ASSIGNED TASK.
The reply should hold only the lines from the one with "1863 Almondwood Pl, Lodi, CA 95240" to the one with "UNBLOCK Tech TV", both ends kept, exactly as they appear below, without any pictures.

DATA EXTRACTS.
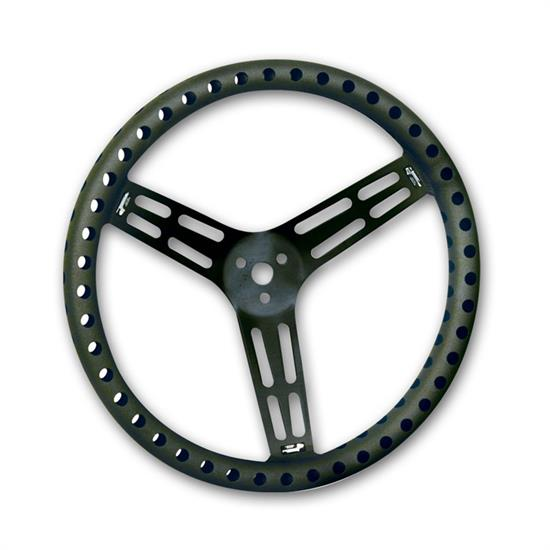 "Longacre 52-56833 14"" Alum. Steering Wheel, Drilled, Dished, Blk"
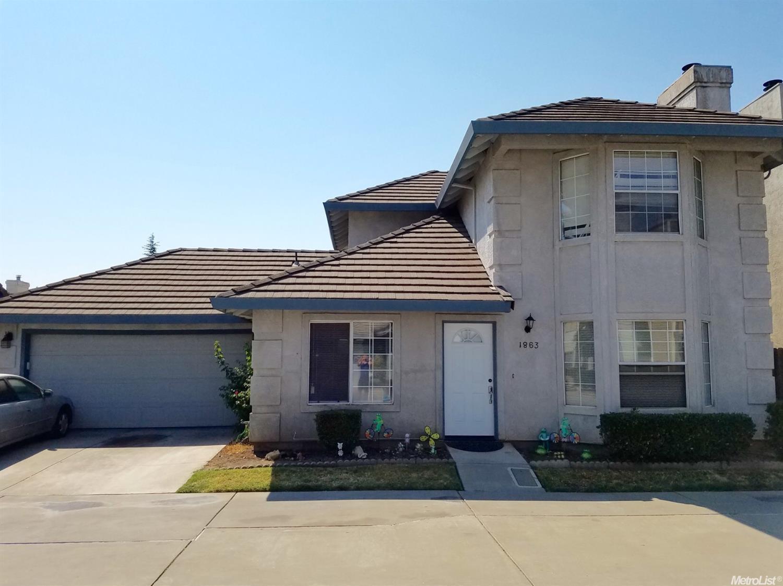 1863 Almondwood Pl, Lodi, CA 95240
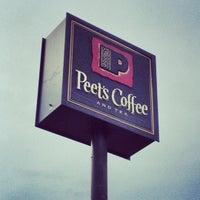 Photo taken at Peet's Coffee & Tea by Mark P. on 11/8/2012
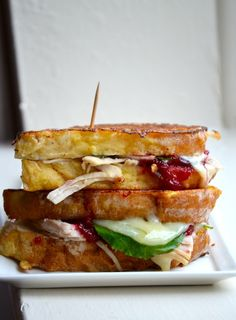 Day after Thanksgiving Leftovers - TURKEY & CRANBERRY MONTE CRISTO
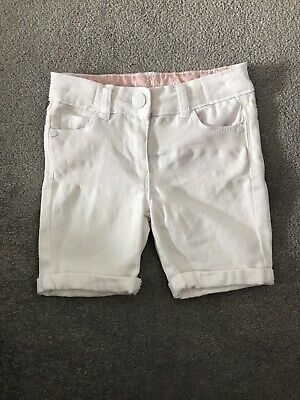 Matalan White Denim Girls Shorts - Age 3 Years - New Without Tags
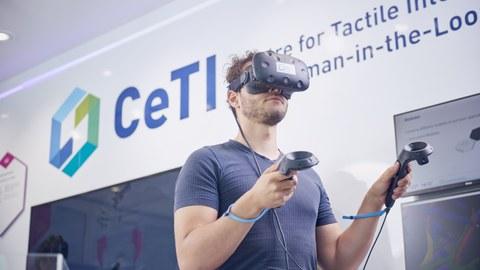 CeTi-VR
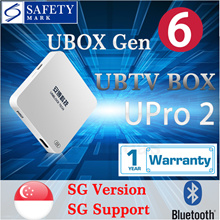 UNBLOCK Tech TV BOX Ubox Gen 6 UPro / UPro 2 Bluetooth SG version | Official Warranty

...

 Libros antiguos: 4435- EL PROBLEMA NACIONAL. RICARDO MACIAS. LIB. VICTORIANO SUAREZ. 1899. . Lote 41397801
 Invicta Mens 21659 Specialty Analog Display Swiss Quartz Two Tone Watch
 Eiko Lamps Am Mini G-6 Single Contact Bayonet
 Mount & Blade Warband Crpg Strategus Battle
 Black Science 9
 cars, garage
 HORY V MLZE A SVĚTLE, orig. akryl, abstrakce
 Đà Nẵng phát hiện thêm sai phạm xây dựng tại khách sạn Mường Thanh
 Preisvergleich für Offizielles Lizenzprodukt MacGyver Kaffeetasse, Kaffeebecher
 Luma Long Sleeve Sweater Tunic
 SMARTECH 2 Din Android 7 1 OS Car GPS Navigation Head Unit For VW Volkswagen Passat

RESPONSE.
 1863 Almondwood Pl, Lodi, CA 95240
 Photo taken at Peet's Coffee & Tea by Mark P. on 11/8/2012
 Day after Thanksgiving Leftovers - TURKEY & CRANBERRY MONTE CRISTO
 Matalan White Denim Girls Shorts - Age 3 Years - New Without Tags
 CeTi-VR
 UNBLOCK Tech TV BOX Ubox Gen 6 UPro / UPro 2 Bluetooth SG version | Official Warranty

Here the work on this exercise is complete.